__Excerpt__
-*-

I never said that. Men are not animals with no self-control. Playing a football game does not give you carte blanche to act like a Neanderthal. By that standard, there's no reason why a football player couldn't dry hump Erin Andrews after a touchdown. Personally, I think the press should stay out of the locker room. Since they ARE allowed and the NFL believes that these players have the ability to control their actions in their presence, then the NFL has every right to investigate and discipline by whatever means they find appropriate. Point being... they were at their job, she was at her job. Both were responsible to behave in a manner consistent with their employer's standard. She did. They didn't. If everyone involved were off the clock, it'd be a moot point. There's no law against being annoying and no protection from being embarrassed or uncomfortable. C'est la vie.


----------



## Lav20 (Mar 22, 2005)

*Poor Inez*



KIKO said:


> I seen several videos on the incident both on US and Mexican TV and there is no indication that she complaint about the incident. It was another reporter and media here in the US that made a bomb out of it.
> 
> IMO she dresses sexy, but not overboard. We see girls dressed like that on NASCAR all the time. Definitely a big cultural difference on dress code here vs. Latin America, which is understandable, It gets colder here than down south. LOL
> 
> ...


EXACTLY. 
A bunch of female (battleaxe) reporters don't like the way SHE is being treated, so they complain. If Inez agrees with the female reporters then we think she is a B I a t c H, if she refutes them, then her own (female reporters) will be mad. Freaking Inez is the victim here. Show some compassion.


----------



## 24Buds (Dec 5, 2008)

txgoddess said:


> Do any of them work in Mexican TV?
> 
> She is in entertainment. The outfit she had on is less revealing than some of them I've seen her in and pretty standard fare for eye candy below the border. She's not a TV reporter for them because her IQ was the highest in the land (although it may be... I don't know). Regardless of whether she showed up in a burka or bikini, you don't get to discard the rules or common courtesy just cuz you see some cleavage or tight pants. *Where you work, if an outside salesperson showed up in a revealing outfit... wouldn't your boss reprimand you if you started catcalling or being obnoxious? *You don't think she'd complain of harassment if you called her inappropriate names? "She was asking for it" hasn't been a valid defense in quite a while.

-*-

__Assignment__
According to KIKO in the forum thread, on which TV was the incident seen in several videos? None of the data is needed.

__Supplied data__
-*-

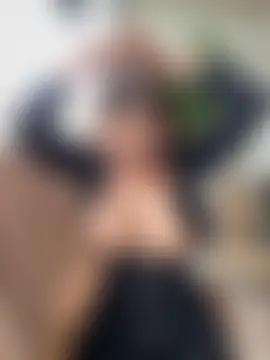 DIANITA_1988's Webcam Show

-*-

__Expected answer__
On both US and Mexican TV.